◆ PROBLEM TO WORK ON ◆
The listing below should be printed exactly, every line of it. Skip the pictures.

◆ STORED DATA ◆
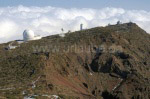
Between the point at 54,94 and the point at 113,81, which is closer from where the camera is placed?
the point at 54,94

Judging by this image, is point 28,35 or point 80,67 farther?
point 28,35

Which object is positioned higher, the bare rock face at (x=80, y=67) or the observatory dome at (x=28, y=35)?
the observatory dome at (x=28, y=35)

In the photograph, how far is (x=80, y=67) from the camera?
323ft

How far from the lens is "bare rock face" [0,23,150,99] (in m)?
71.1

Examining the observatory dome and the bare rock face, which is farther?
the observatory dome

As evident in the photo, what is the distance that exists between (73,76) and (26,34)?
44.1 m

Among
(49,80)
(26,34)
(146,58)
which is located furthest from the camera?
(26,34)

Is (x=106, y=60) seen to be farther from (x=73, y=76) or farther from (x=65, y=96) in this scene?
(x=65, y=96)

◆ RESULT OF THE TASK ◆
Between the point at 54,94 and the point at 113,81, which is closer from where the camera is placed?
the point at 54,94

Judging by this image, is point 28,35 or point 80,67 farther?
point 28,35

Which object is positioned higher, the bare rock face at (x=80, y=67) or the observatory dome at (x=28, y=35)?
the observatory dome at (x=28, y=35)

In the photograph, how far is (x=80, y=67) from the camera?
323ft

How far from the lens is "bare rock face" [0,23,150,99] (in m)?
71.1

Examining the observatory dome and the bare rock face, which is farther?
the observatory dome

As evident in the photo, what is the distance that exists between (73,76) and (26,34)?
44.1 m

Among
(49,80)
(26,34)
(146,58)
which is located furthest from the camera?
(26,34)

Is (x=106, y=60) seen to be farther from (x=73, y=76) or farther from (x=65, y=96) in this scene?
(x=65, y=96)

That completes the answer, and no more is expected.